EXERCISE BRIEF.
Below are some records; reproduce every one of them exactly.

EXCERPTED DATA.
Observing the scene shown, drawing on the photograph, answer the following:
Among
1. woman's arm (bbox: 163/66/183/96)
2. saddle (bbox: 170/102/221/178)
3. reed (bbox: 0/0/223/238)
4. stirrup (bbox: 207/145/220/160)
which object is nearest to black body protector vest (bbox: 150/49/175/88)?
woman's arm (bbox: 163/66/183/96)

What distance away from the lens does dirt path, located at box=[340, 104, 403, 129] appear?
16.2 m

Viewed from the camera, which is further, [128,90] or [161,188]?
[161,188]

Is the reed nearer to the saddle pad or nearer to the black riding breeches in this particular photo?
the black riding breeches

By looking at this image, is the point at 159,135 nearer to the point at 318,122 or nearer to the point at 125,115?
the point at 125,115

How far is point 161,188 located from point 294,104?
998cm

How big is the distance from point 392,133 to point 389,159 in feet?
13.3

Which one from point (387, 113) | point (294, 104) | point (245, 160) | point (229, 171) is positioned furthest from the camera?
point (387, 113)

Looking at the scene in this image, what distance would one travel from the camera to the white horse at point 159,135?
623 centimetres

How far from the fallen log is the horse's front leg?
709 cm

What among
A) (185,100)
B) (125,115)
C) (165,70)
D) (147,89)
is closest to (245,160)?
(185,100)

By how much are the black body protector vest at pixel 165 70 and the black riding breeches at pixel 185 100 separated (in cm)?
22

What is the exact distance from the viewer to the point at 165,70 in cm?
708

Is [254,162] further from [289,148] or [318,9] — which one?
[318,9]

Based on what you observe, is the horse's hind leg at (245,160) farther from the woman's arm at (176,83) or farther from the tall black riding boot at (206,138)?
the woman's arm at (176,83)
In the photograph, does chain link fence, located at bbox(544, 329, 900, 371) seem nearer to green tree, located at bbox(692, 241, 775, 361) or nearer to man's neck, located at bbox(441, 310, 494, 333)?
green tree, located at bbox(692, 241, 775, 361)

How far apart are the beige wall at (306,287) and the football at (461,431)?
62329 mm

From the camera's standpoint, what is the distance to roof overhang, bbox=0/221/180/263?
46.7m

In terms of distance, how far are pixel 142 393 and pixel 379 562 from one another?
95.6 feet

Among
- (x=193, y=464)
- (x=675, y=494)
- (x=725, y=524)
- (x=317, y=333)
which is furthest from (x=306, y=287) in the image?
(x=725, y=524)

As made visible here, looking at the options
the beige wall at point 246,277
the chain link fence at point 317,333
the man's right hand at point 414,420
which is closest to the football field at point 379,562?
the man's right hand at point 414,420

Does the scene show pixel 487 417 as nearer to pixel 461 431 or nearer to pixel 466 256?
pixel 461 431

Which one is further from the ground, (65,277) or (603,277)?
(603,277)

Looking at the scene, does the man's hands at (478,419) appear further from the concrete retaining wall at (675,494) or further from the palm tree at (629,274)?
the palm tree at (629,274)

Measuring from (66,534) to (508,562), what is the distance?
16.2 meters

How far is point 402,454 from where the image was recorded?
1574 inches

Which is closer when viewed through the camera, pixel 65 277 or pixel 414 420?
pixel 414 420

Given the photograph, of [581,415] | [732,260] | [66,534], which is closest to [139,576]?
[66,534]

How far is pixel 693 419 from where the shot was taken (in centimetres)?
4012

SOLUTION TO THE EXERCISE.
Observing the scene shown, drawing on the photograph, answer the following:
Among
1. woman's arm (bbox: 163/66/183/96)
2. saddle (bbox: 170/102/221/178)
3. reed (bbox: 0/0/223/238)
4. stirrup (bbox: 207/145/220/160)
which object is nearest to black body protector vest (bbox: 150/49/175/88)?
woman's arm (bbox: 163/66/183/96)

What distance away from the lens does dirt path, located at box=[340, 104, 403, 129] appear?
16.2 m

Viewed from the camera, which is further, [128,90] or [161,188]?
[161,188]

Is the reed nearer to the saddle pad or nearer to the black riding breeches in this particular photo?
the black riding breeches

By looking at this image, is the point at 159,135 nearer to the point at 318,122 or nearer to the point at 125,115?
the point at 125,115

How far is point 161,188 located from point 294,104?
998cm

How big is the distance from point 392,133 to point 389,159 in feet?
13.3

Which one from point (387, 113) | point (294, 104) | point (245, 160) | point (229, 171) is positioned furthest from the camera?
point (387, 113)

Looking at the scene in this image, what distance would one travel from the camera to the white horse at point 159,135?
623 centimetres

How far from the fallen log is the horse's front leg?
709 cm

What among
A) (185,100)
B) (125,115)
C) (165,70)
D) (147,89)
is closest to (245,160)?
(185,100)

By how much are the black body protector vest at pixel 165 70 and the black riding breeches at pixel 185 100 separated (in cm)?
22

What is the exact distance from the viewer to the point at 165,70 in cm?
708

Is [254,162] further from [289,148] or [318,9] — which one?
[318,9]

Based on what you observe, is the horse's hind leg at (245,160) farther from the woman's arm at (176,83) or farther from the tall black riding boot at (206,138)?
the woman's arm at (176,83)
In the photograph, does chain link fence, located at bbox(544, 329, 900, 371) seem nearer to green tree, located at bbox(692, 241, 775, 361) or nearer to man's neck, located at bbox(441, 310, 494, 333)?
green tree, located at bbox(692, 241, 775, 361)

How far apart are the beige wall at (306,287) and the football at (461,431)?
62329 mm

From the camera's standpoint, what is the distance to roof overhang, bbox=0/221/180/263?
46.7m

In terms of distance, how far are pixel 142 393 and pixel 379 562 from one another?
95.6 feet

Among
- (x=193, y=464)
- (x=675, y=494)
- (x=725, y=524)
- (x=317, y=333)
which is furthest from (x=306, y=287) in the image?
(x=725, y=524)

As made visible here, looking at the options
the beige wall at point 246,277
the chain link fence at point 317,333
the man's right hand at point 414,420
which is closest to the football field at point 379,562?
the man's right hand at point 414,420

Does the scene show pixel 487 417 as nearer to pixel 461 431 or nearer to pixel 466 256?
pixel 461 431

Which one is further from the ground, (65,277) or (603,277)?
(603,277)

Looking at the scene, does the man's hands at (478,419) appear further from the concrete retaining wall at (675,494) or further from the palm tree at (629,274)?
the palm tree at (629,274)

Measuring from (66,534) to (508,562), what is the distance?
16.2 meters

How far is point 402,454 from where the image was recorded?
1574 inches

Which is closer when viewed through the camera, pixel 65 277 or pixel 414 420?
pixel 414 420

Given the photograph, of [581,415] | [732,260] | [66,534], which is closest to [139,576]?
[66,534]

How far is pixel 693 419 from where the shot was taken (in centimetres)?
4012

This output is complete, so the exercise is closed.